### Texto proporcionado
※

Tras varias décadas sin presenciar en nuestros teatros cercanos esta popularísima obra, la expectación ante esta representación convocó masivamente al público, con total lleno en las tres funciones ofrecidas, agotadas las entradas desde hace semanas, pues los melodiosos acordes de Madama Butterfly son siempre gratamente esperados en cualquier recinto operístico. Sin embargo, el resultado no fue del todo satisfactorio: esta obra requiere un plus de emotividad, de empatía con el doloroso relato que se vierte en el escenario, que no se dio en el presente caso. Quizás se debió a la anodina dirección actoral, al poco aprovechamiento de la luminotecnia, a las estridencias sonoras emanadas de la orquesta, o bien a la suma de todo ello.
La propuesta escénica de Stefano Monti, producción del Teatro Comunale di Modena, resulta a estas alturas de un clasicismo casi aburrido, aportando muy poco al drama oriental fuera de los clichés repetidos hasta la saciedad tanto en decorados como en la dirección escénica. No se trata de reinterpretar a toda costa una obra tan popular con propuestas alejadas del espíritu de la misma, pero sí de aportar algo más que los consabidos kimonos, estereotipadas construcciones japonesas y gestualidad supuestamente oriental. El protagonismo evidente en esta obra maestra de Puccini corresponde a la geisha Cio-Cio-San, encarnada en esta ocasión por la letona Kristine Opolais. Su voz es más que suficiente, pero quizá no sea la más adecuada para este rol, en el que se alternan momentos que precisan una voz lírica con otros de mayor dramatismo en la tesitura. El desempeño de la soprano resultó algo irregular, ya que brilló en los momentos de mayor fuerza, mientras que en los más melódicos se movió dentro la corrección sin más. Algo parecido cabe reseñar de Giorgi Sturua, quien despachó el poco agradecido rol de Pinkerton sin mayor sutileza, desaprovechando tanto el extenso dúo del primer acto como el “Addio fiorito asil”, en unas intervenciones algo insustanciales, sin la pasión y el romanticismo que se le presupone a esta composición. Tal y como decía al principio, para que la actuación resulte redonda hace falta algo más de afectividad, una chispa que no se encendió en toda la velada pese a los presuntos momentos evocadores que perseguía esta producción.

※

Filas de un conjunto de datos:
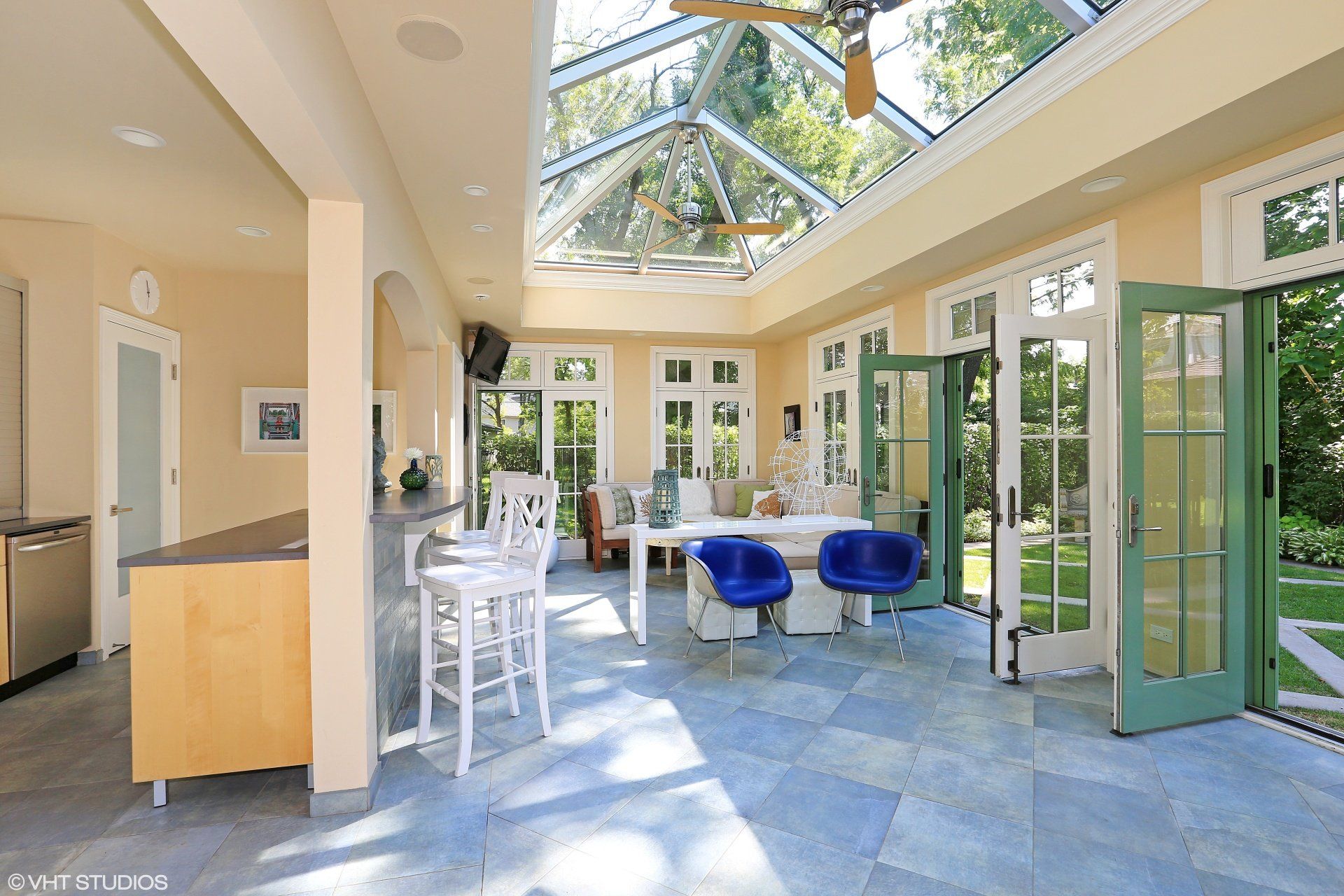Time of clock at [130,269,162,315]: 11:29
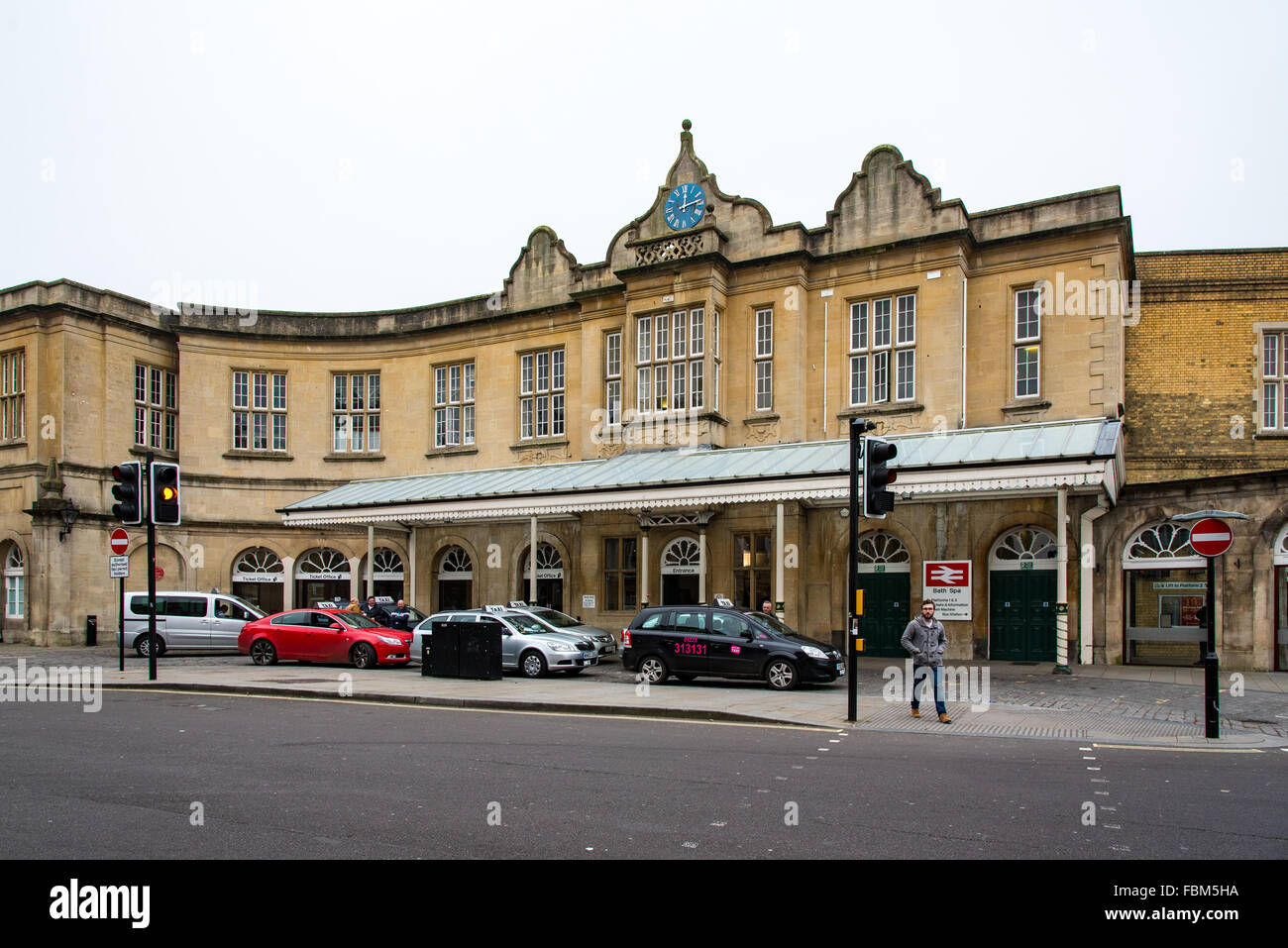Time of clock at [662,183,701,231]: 12:13
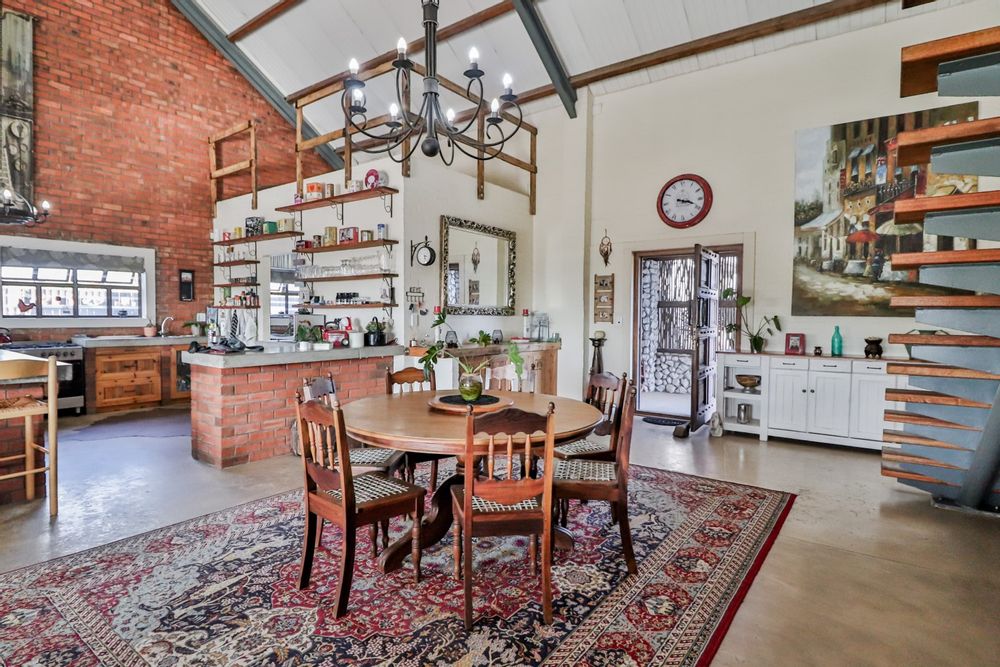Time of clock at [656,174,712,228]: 3:18
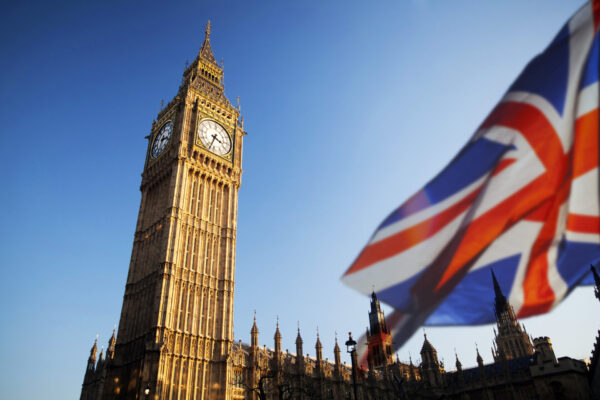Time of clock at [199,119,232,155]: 3:33
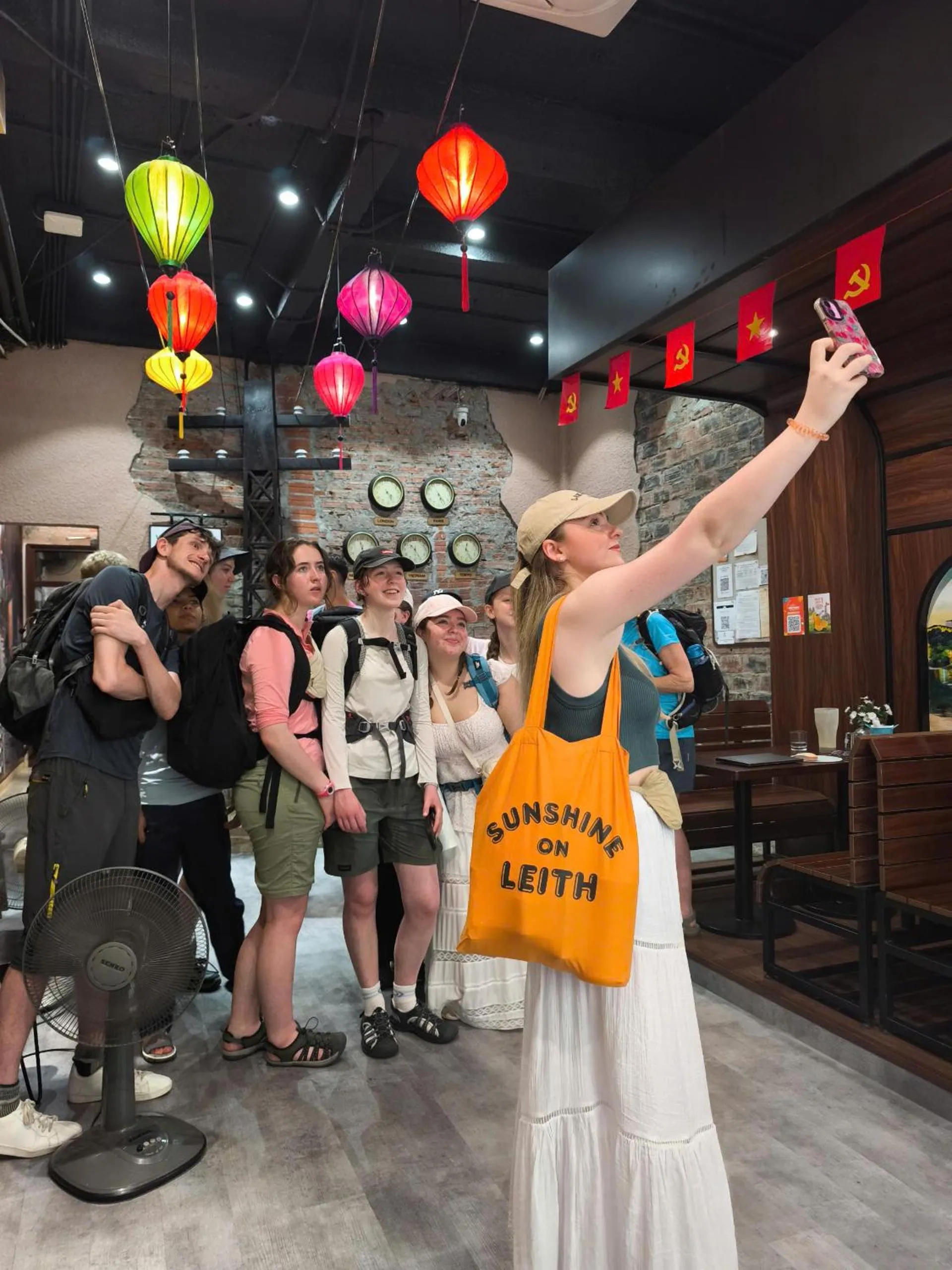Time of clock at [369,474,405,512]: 4:26
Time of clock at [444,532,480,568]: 12:26
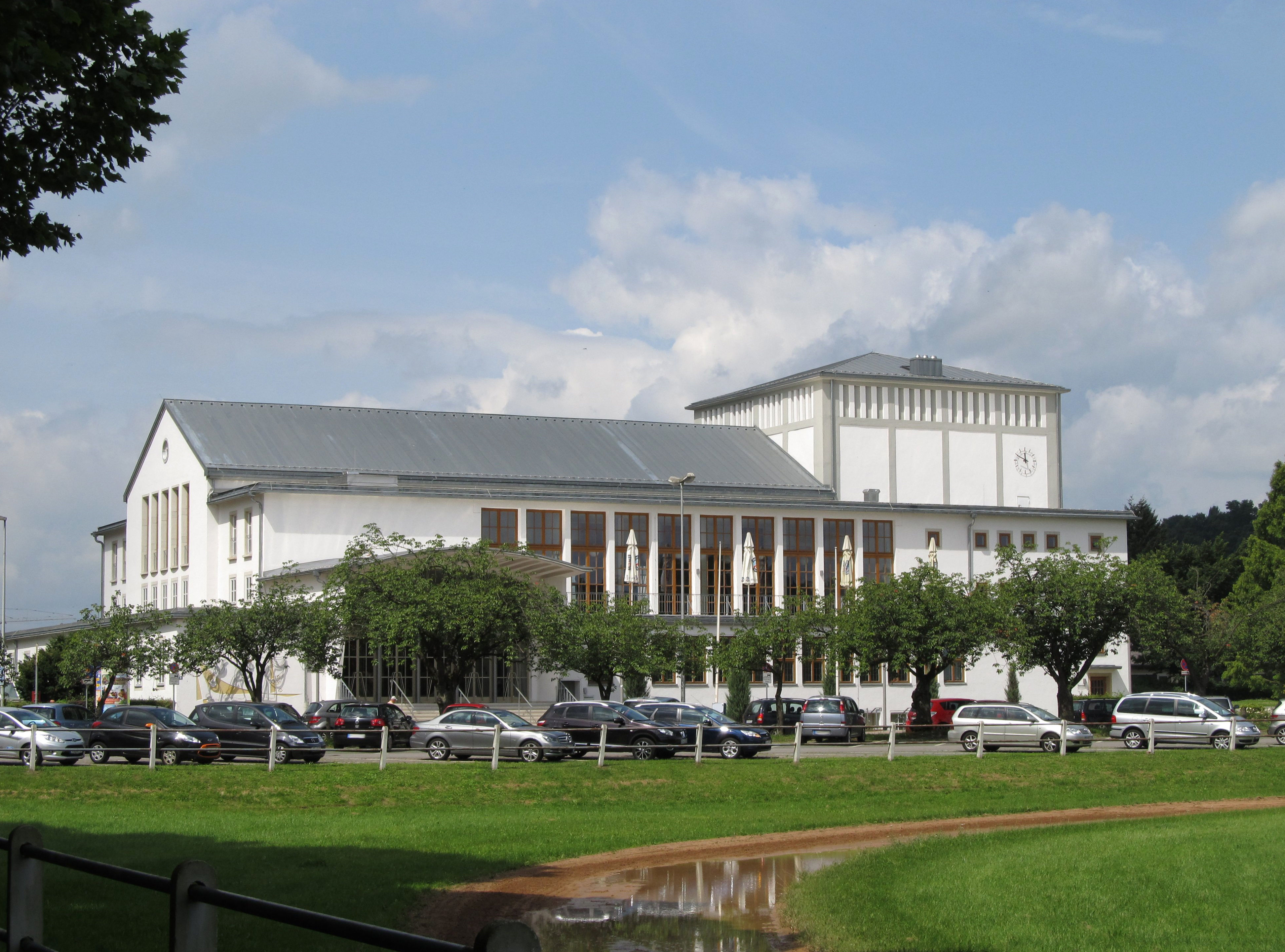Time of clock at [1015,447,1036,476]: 11:49
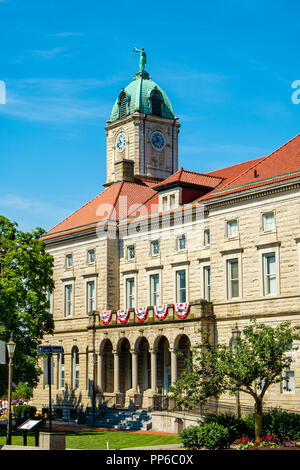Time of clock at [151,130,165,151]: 10:42
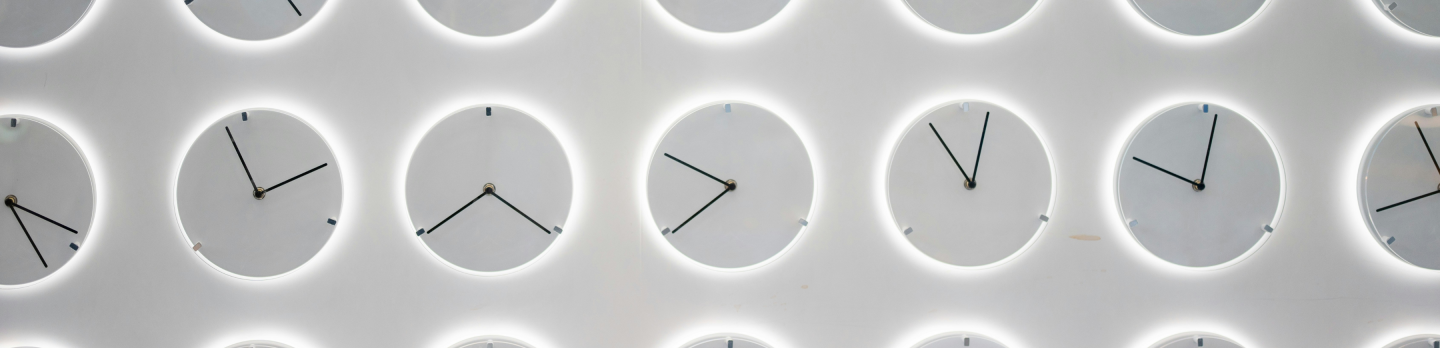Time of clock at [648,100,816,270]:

※

### Problemas y tareas
a – Reproduce el pasaje de la crítica de Madama Butterfly que va desde "Tras varias décadas" hasta "de todo ello.".
b – Reanuda la crítica de Madama Butterfly a partir de su última oración.

### Respuestas
a –
Tras varias décadas sin presenciar en nuestros teatros cercanos esta popularísima obra, la expectación ante esta representación convocó masivamente al público, con total lleno en las tres funciones ofrecidas, agotadas las entradas desde hace semanas, pues los melodiosos acordes de Madama Butterfly son siempre gratamente esperados en cualquier recinto operístico. Sin embargo, el resultado no fue del todo satisfactorio: esta obra requiere un plus de emotividad, de empatía con el doloroso relato que se vierte en el escenario, que no se dio en el presente caso. Quizás se debió a la anodina dirección actoral, al poco aprovechamiento de la luminotecnia, a las estridencias sonoras emanadas de la orquesta, o bien a la suma de todo ello.

b –
Hubo aspectos positivos también, entre ellos, el Sharpless de exquisita ejecución que compuso el joven barítono tinerfeño Fernando García-Campero, con voz más que suficiente y poniendo empuje y corazón en sus intervenciones, especialmente en el segundo y tercer acto. La fiel criada Suzuki corrió a cargo de Elisa Kolosova, quien igualmente prestó una adecuada voz para el personaje, así como algo más de implicación en el desarrollo de los acontecimientos narrados. Ambos, sin duda, fueron lo mejor de la noche. A significar la versión ofrecida por Alberto Ballesta del casamentero Goro, de total profesionalidad y solvencia, así como de la breve pero impactante contribución de Matías Moncada, poderosa voz de bajo como Bonzo. El resto de comprimarios se desenvolvió con total corrección en sus escasas intervenciones.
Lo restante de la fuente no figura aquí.